Talking of big screens, there is also a type C HDMI connection on the U20, so you'll be able to connect it to your HD TV. Often this will show up flaws in the camera's quality, but in this case we were very impressed with the video quality. Hooking up to a Samsung TV also meant we could control it with the TV remote through Anynet - a minor point but nice all the same.
Of course if there is a flaw that the Samsung HMX-U20 suffers, it is that the mic can't cope with wind at all and will pick up environmental noise whenever you film, with background hiss thrown in for good measure. Reports from the US, which saw this camera launch before it hit the UK, identified that you can hear the autofocus mechanism as a background clicking during videos. Unfortunately that is an issue with audio, so if you are filming somewhere quiet, perhaps with a narration over the top blogger style, then you'll notice it if you are moving the camera around.
For some this might make the U20 a non-starter. With compact devices of this type there is always a compromise to be made: clean audio might be paired with poor video quality and in this case it is the reverse.

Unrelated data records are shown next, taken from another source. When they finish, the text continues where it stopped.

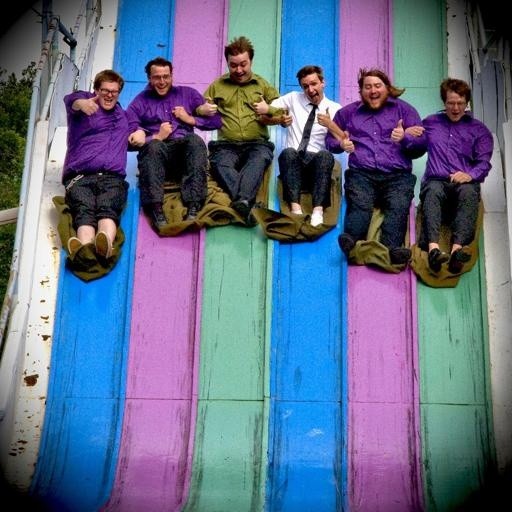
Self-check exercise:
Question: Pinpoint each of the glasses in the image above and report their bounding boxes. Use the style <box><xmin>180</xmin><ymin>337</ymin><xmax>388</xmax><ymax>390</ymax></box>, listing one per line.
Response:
<box><xmin>100</xmin><ymin>89</ymin><xmax>119</xmax><ymax>95</ymax></box>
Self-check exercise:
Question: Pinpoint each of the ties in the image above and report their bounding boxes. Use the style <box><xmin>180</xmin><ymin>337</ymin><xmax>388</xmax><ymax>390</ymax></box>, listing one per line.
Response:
<box><xmin>298</xmin><ymin>104</ymin><xmax>318</xmax><ymax>152</ymax></box>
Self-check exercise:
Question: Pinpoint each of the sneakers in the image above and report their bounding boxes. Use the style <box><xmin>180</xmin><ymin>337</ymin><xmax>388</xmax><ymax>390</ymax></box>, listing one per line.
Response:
<box><xmin>389</xmin><ymin>247</ymin><xmax>412</xmax><ymax>263</ymax></box>
<box><xmin>428</xmin><ymin>248</ymin><xmax>449</xmax><ymax>272</ymax></box>
<box><xmin>449</xmin><ymin>246</ymin><xmax>472</xmax><ymax>274</ymax></box>
<box><xmin>95</xmin><ymin>231</ymin><xmax>110</xmax><ymax>259</ymax></box>
<box><xmin>338</xmin><ymin>234</ymin><xmax>356</xmax><ymax>255</ymax></box>
<box><xmin>150</xmin><ymin>208</ymin><xmax>198</xmax><ymax>231</ymax></box>
<box><xmin>310</xmin><ymin>214</ymin><xmax>323</xmax><ymax>227</ymax></box>
<box><xmin>228</xmin><ymin>200</ymin><xmax>251</xmax><ymax>218</ymax></box>
<box><xmin>67</xmin><ymin>237</ymin><xmax>82</xmax><ymax>254</ymax></box>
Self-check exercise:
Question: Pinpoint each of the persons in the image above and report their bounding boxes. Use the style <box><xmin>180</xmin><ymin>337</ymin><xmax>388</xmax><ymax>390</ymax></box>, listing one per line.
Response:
<box><xmin>62</xmin><ymin>70</ymin><xmax>146</xmax><ymax>268</ymax></box>
<box><xmin>325</xmin><ymin>69</ymin><xmax>427</xmax><ymax>264</ymax></box>
<box><xmin>195</xmin><ymin>37</ymin><xmax>287</xmax><ymax>223</ymax></box>
<box><xmin>125</xmin><ymin>57</ymin><xmax>224</xmax><ymax>233</ymax></box>
<box><xmin>260</xmin><ymin>65</ymin><xmax>349</xmax><ymax>227</ymax></box>
<box><xmin>405</xmin><ymin>78</ymin><xmax>494</xmax><ymax>274</ymax></box>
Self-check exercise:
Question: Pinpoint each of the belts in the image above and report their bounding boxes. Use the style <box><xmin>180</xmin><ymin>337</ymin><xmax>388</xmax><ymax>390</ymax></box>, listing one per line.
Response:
<box><xmin>80</xmin><ymin>171</ymin><xmax>118</xmax><ymax>175</ymax></box>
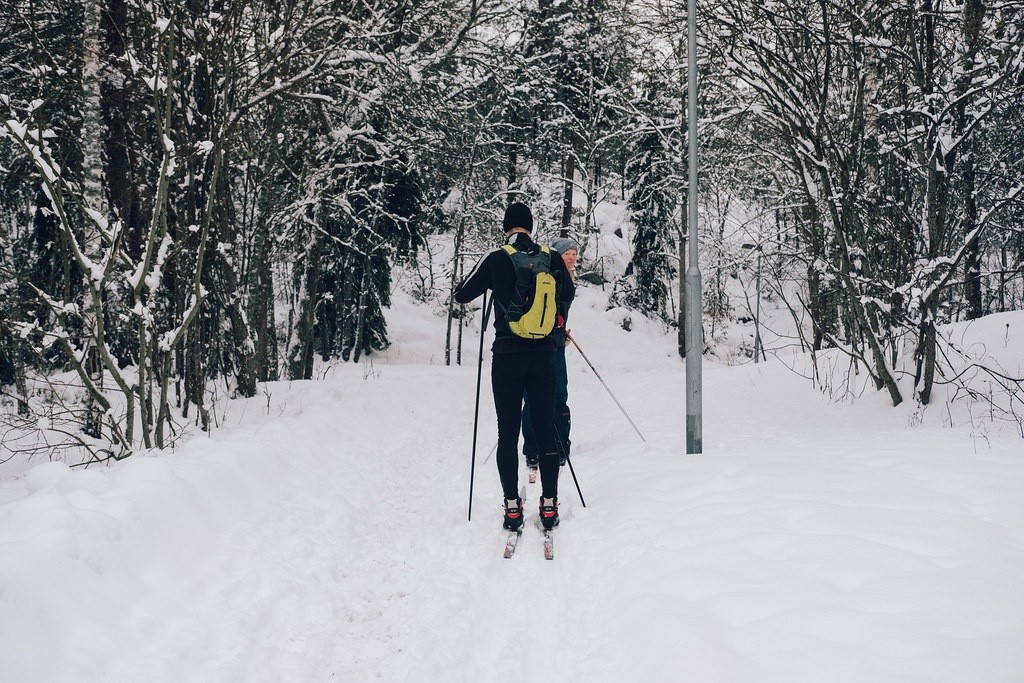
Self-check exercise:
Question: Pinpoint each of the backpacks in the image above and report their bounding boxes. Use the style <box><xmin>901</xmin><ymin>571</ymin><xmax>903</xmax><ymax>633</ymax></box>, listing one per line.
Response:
<box><xmin>483</xmin><ymin>244</ymin><xmax>558</xmax><ymax>339</ymax></box>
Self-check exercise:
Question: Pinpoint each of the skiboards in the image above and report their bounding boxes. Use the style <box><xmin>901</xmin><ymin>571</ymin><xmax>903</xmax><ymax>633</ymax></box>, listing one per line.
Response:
<box><xmin>504</xmin><ymin>485</ymin><xmax>555</xmax><ymax>561</ymax></box>
<box><xmin>529</xmin><ymin>472</ymin><xmax>537</xmax><ymax>484</ymax></box>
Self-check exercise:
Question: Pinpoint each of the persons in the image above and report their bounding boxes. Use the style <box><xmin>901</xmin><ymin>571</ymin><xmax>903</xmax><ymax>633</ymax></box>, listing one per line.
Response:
<box><xmin>522</xmin><ymin>239</ymin><xmax>578</xmax><ymax>467</ymax></box>
<box><xmin>453</xmin><ymin>202</ymin><xmax>575</xmax><ymax>533</ymax></box>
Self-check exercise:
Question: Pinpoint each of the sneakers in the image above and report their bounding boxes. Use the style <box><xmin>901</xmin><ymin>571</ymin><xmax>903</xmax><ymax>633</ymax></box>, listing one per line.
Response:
<box><xmin>540</xmin><ymin>496</ymin><xmax>559</xmax><ymax>528</ymax></box>
<box><xmin>527</xmin><ymin>454</ymin><xmax>539</xmax><ymax>466</ymax></box>
<box><xmin>502</xmin><ymin>497</ymin><xmax>523</xmax><ymax>527</ymax></box>
<box><xmin>560</xmin><ymin>455</ymin><xmax>567</xmax><ymax>465</ymax></box>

The two mics are placed either side of the lens housing, which probably explains the cause of the problem. Forewarned is forearmed they say, so with the U20 bear in mind that audio in quiet scenes may be compromised as a result.
There is no external mic socket which would have gone some way to eliminate these audio flaws. A good example of the audio quality indoors is in our BlackBerry Torch review, which you can find here (the review) or here (the YouTube video), with the focus not changing, you don't get the background clicking.
The U20 has a removable rechargeable battery and a power pack will let you charge the battery whilst it is in the camera, or via USB. You'll have to use the power pack if you want to take advantage of the time lapse capture option, as the battery only gives you 100 minutes, so you can hook up to the power and let it run all day for that Philip Bloom experience.
It takes SD cards so you can expand the memory as you see fit, making this a flexible pocket camcorder. The U20 is compact, measuring 15.6 x 52.5 x 104mm and weighing only 111g, so it is highly portable and pocketable.
We've been using the U20 for a number of videos, some shown here in this review, but we also used it to capture some hands-on time with new HTC phones at the launch event – you can find the footage in the First Look of the HTC Desire HD and Desire Z, or on YouTube.
Still capture is also possible and the quality is reasonable, although there is noticeable lag between pressing the button and capturing the image, and again, low light performance is poor.
The Samsung HMX-U20 isn't perfect, but it punches hard in one of the areas that matters: the video quality is above par for this type of device, with both autofocus and optical zoom a step above the normal fixed focus options. You aren't overwhelmed with options and those you do get make sense, so it is a really easy camera to use.
The downsides are that low light capture is noisy and in darkness the focus doesn't work. The lack of an external mic socket is a shame for those more interested in vlogging and quiet videos will have the background clicking as the autofocus hunts around. But for your average holiday videos or something to get some quality footage of the kids in the garden, then the Samsung HMX-U20 works well.